**Given instruction**: Return the Doug Fitch biography below word for word, in full.

**Passage shown**:
•••••

- Born: August 2, 1959 (age 66) Philadelphia, Pennsylvania, US
- Occupations: Opera director, designer, artist
- Years active: 1970–present
- Website: http://www.douglasfitch.com

= Doug Fitch =

Doug Fitch (born August 2, 1959) is a polymath American visual artist and director. He is most well known for his opera productions, but his body of work spans multiple media, from drawing and sculpture to theater, architecture, and food.

Fitch is the co-founder of the theatre and entertainment company Giants Are Small, together with Swiss producer and filmmaker Edouard Getaz, and multimedia entrepreneur Frederic Gumy. He is also the co-founder of the collaborative art partnership known as Orphicorps with Mimi Oka, known for using edible media in experimental feasts.

During his career as a director, Fitch has created productions for the Los Angeles Opera, the New York Philharmonic, the Los Angeles Philharmonic, the Santa Fe Opera, the Royal Stockholm Philharmonic Orchestra, and several other major arts institutions.

Fitch has collaborated with James Levine, Alan Gilbert, Leonard Slatkin, Peter Sellars, Robert Wilson, Karole Armitage, Joshua Bell, and other artists. He has also worked with puppeteer Jim Henson (The Muppets, Sesame Street), and the architect/designer Gaetano Pesce.

•••••

Collected data
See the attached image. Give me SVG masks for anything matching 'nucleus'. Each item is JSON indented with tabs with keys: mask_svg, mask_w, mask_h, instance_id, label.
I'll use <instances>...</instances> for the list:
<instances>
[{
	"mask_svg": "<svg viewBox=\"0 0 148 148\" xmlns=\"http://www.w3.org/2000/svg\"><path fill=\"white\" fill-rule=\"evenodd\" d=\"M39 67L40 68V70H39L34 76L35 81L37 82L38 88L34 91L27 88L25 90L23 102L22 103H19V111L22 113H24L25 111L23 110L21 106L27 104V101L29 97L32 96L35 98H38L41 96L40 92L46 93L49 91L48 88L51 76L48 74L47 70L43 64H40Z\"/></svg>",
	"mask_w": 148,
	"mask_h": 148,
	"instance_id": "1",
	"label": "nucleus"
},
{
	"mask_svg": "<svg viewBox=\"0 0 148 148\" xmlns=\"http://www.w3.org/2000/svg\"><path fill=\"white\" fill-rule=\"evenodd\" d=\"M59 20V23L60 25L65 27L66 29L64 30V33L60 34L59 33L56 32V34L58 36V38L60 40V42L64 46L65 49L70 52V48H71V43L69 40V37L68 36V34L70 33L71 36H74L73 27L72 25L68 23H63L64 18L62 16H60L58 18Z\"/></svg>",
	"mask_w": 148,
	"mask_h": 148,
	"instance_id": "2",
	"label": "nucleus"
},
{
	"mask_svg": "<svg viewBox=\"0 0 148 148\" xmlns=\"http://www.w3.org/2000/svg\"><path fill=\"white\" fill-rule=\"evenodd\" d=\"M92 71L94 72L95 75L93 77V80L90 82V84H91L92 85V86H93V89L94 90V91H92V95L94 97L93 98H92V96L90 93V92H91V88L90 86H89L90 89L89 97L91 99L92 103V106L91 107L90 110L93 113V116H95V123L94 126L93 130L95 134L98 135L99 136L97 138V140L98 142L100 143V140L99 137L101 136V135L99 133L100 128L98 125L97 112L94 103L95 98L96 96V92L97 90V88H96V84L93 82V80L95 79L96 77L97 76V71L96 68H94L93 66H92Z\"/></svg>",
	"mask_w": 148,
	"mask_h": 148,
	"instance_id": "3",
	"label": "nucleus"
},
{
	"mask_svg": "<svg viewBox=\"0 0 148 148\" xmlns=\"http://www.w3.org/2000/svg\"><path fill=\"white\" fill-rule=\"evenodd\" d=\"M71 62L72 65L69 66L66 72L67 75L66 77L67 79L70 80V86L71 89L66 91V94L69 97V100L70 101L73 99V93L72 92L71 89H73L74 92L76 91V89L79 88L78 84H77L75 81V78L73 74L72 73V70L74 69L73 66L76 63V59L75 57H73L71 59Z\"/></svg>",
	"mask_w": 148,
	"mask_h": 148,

•••••

**Result of this task**:
- Born: August 2, 1959 (age 66) Philadelphia, Pennsylvania, US
- Occupations: Opera director, designer, artist
- Years active: 1970–present
- Website: http://www.douglasfitch.com

= Doug Fitch =

Doug Fitch (born August 2, 1959) is a polymath American visual artist and director. He is most well known for his opera productions, but his body of work spans multiple media, from drawing and sculpture to theater, architecture, and food.

Fitch is the co-founder of the theatre and entertainment company Giants Are Small, together with Swiss producer and filmmaker Edouard Getaz, and multimedia entrepreneur Frederic Gumy. He is also the co-founder of the collaborative art partnership known as Orphicorps with Mimi Oka, known for using edible media in experimental feasts.

During his career as a director, Fitch has created productions for the Los Angeles Opera, the New York Philharmonic, the Los Angeles Philharmonic, the Santa Fe Opera, the Royal Stockholm Philharmonic Orchestra, and several other major arts institutions.

Fitch has collaborated with James Levine, Alan Gilbert, Leonard Slatkin, Peter Sellars, Robert Wilson, Karole Armitage, Joshua Bell, and other artists. He has also worked with puppeteer Jim Henson (The Muppets, Sesame Street), and the architect/designer Gaetano Pesce.